::: Provided passage

Sunday January 15, 2006



I had a hard time trying to side how to play today. Amanda's got tomorrow off for MLK day so we could stay home. But I've got so much to do that I don't know if I can lose another day. Eventually, I decided we should go on back home. Last night, Amanda got a sore throat and has been feeling bad, too. Just in case, I pick it up, I'd just as soon have already travelled safely home and have gotten a little done.

I went on out to Grandma's to make sure she didn't need anything additional done. She had a couple of things for me to do (switching out light bulbs, etc.). Amanda's Mom brought her over a couple of hours later. Then she agreed to take out the bit of garbage on the way back home so we wouldn't have to. That's the kind of thing family does, you know?

Anyway - we said our goodbyes and hit the road. It's so hard for me to leave that county every single time. It's especially hard 'cause I know that what that place is to me doesn't even really exist anymore. I couldn't live there. There's nothing for me professionally and the whole pace and vibe is totally inappropriate for me. But as I've said over and over, no matter where I go or what I do, that area will always be the center of my universe.

Amanda and I got home just after dark, safe and sound. We had a relatively relaxing evening and called it a night early.




Saturday January 14, 2006








Well, I'm suitably tired today. Getting in at 3 a.m. will do that to you unless you're on that schedule. And since we're playing so infrequently now, I'm definitely NOT!

Still, I was over at my Grandmother's by about 1 in the afternoon. It's always comforting to spend some time at that address. All roads lead there for me. Sometimes that's not a good thing but I'd be a liar if I said anywhere else was home. I was actually kind of hoping she'd have some things that needed being done. She didn't. So we just sat around talking. I had the very guitar that I learned how to play slung around my neck and while we talked I noodled. Before I left, I had subconciously completed the entire arrangement (including a note for note solo) for a new power popper still tentatively called "Dancing In The Park." I'd really like to come up with a title that doesn't involve dancing or evoke Bruce Springsteen but so far the song is still demanding to retain that identity. I've learned to let the song be who it is over the years. Trying to change them into something they're not only ruins it for everyone. All you can do is guide, influence and help them along. But ultimately, the decision is theirs. Too bad some people never learn that about other people, much less their work. But it's a truism for who you know and what you do when you get right down to it.

Now innit?

In the late afternoon, my whole family got together to celebrate my brother Benji's birthday. Since my Mom lives so far away from the home base now, she had the idea for us to all get together on the northeast side of Columbia. So that's what we all did. It wound up being Mom, Grandma, Vern, Missy, Dwayne, McKayla, April, Benji, Robbie, Nichole and her friend Erin, me and Amanda (13 people, huh? Why does that number seem so familiar?). Mom and Vern were a good half-hour late and unfortunately Benji was sick and Grandma was having a rough day also. So we stayed freezing in the entranceway (a breezeway would've been a more appropriate name). When we finally did get in, we had to wait to be seated and then juggled around. Eventually we did get in. Grandma was feeling bad enough to where she was having trouble getting around at first. It was hard for me to watch. I kept trying to keep an eye out for her but she kept saying she was fine. It's weird. I could see a night and day difference in her within 15 minutes of her having eaten her first platefull. After that, she was much stronger and together. It goes to show that she's just not taking care of herself (or being taken care of properly) at home.

::::::
::: Extracted data

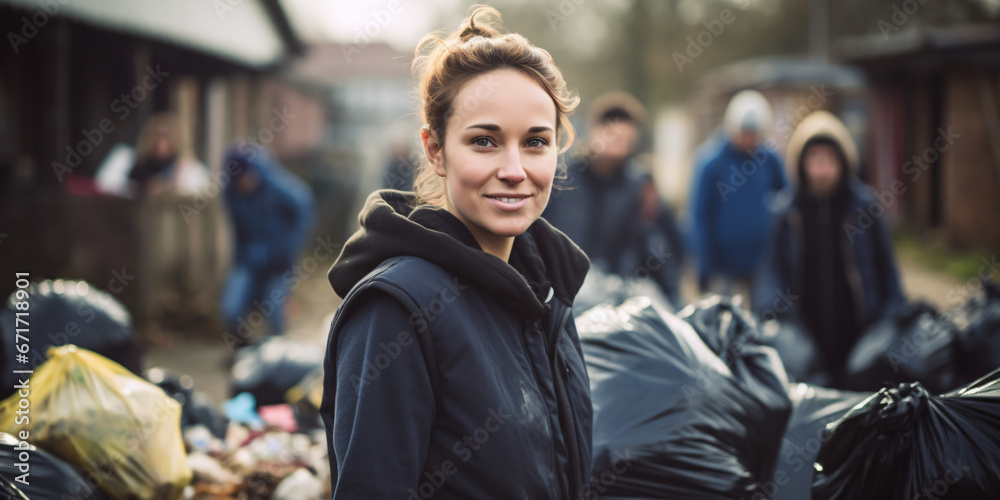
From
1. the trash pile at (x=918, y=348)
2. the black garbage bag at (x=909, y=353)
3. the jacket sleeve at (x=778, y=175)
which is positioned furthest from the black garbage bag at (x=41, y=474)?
the jacket sleeve at (x=778, y=175)

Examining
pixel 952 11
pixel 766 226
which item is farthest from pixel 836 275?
pixel 952 11

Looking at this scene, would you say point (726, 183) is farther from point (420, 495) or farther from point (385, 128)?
point (385, 128)

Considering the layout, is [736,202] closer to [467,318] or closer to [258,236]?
[258,236]

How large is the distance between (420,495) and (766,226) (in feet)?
16.2

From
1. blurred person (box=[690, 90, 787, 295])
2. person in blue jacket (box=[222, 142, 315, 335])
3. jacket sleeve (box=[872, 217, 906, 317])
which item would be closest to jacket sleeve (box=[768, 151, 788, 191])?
blurred person (box=[690, 90, 787, 295])

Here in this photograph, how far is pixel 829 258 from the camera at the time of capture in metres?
4.36

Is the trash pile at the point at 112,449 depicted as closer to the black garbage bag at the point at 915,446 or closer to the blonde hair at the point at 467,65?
the blonde hair at the point at 467,65

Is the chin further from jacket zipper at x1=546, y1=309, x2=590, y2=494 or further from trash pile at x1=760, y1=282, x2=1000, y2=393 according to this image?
trash pile at x1=760, y1=282, x2=1000, y2=393

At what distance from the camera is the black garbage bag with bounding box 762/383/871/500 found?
2291 mm

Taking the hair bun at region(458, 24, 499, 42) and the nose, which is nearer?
the nose

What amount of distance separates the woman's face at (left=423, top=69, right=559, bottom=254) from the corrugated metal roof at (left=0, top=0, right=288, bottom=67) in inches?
235

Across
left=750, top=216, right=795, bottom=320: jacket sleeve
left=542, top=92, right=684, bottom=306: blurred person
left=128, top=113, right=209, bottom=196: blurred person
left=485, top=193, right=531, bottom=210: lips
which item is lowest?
left=485, top=193, right=531, bottom=210: lips

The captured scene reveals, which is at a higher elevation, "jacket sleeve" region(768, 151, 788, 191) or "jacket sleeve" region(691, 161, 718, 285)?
"jacket sleeve" region(768, 151, 788, 191)

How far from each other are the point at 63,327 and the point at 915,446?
Answer: 2882mm
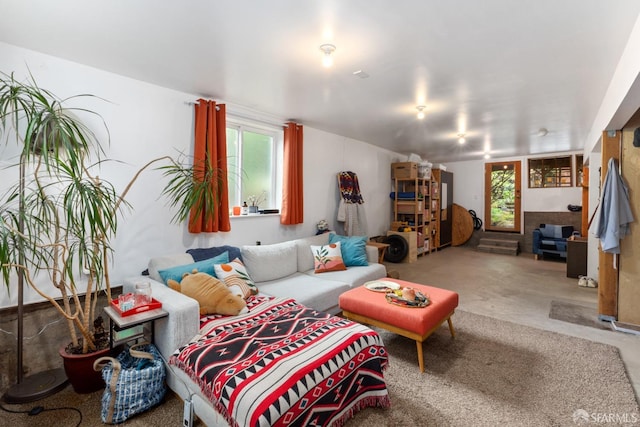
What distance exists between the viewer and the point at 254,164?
3943 mm

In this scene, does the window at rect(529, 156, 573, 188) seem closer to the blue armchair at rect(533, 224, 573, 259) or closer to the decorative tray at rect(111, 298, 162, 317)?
the blue armchair at rect(533, 224, 573, 259)

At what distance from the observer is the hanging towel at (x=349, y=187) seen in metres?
4.93

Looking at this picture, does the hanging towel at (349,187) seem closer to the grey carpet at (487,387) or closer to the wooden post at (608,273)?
the grey carpet at (487,387)

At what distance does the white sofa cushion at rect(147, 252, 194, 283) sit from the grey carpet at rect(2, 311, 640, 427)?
0.85 meters

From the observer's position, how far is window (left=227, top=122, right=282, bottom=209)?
368 centimetres

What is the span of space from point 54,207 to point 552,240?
754cm

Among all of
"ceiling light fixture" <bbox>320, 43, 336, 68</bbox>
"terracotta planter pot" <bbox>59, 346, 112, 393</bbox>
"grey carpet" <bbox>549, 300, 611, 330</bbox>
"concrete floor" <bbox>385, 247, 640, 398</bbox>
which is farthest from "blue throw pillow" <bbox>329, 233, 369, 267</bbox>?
"terracotta planter pot" <bbox>59, 346, 112, 393</bbox>

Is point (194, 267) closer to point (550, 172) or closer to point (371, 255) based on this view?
point (371, 255)

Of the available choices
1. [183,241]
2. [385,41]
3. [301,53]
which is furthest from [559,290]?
[183,241]

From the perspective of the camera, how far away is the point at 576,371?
7.13ft

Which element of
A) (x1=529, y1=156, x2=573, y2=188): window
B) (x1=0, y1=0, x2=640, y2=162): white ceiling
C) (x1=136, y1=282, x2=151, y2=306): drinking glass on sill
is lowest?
(x1=136, y1=282, x2=151, y2=306): drinking glass on sill

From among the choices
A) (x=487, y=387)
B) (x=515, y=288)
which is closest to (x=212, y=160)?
(x=487, y=387)

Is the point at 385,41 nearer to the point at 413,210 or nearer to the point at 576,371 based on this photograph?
the point at 576,371

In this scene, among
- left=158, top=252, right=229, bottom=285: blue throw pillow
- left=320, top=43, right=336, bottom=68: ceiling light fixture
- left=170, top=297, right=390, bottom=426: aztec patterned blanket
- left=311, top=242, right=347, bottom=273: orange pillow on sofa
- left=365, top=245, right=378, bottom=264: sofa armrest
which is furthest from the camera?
left=365, top=245, right=378, bottom=264: sofa armrest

::::::

◆ Task prompt ◆
Answer these questions using the journal entries above.
(a) What holiday gave Amanda the following day off?
(b) At what hour does the writer say they got in before the tired Saturday?
(c) Whose birthday did the family gather to celebrate?

◆ Expected answer ◆
(a) MLK day
(b) 3 a.m.
(c) The writer's brother Benji's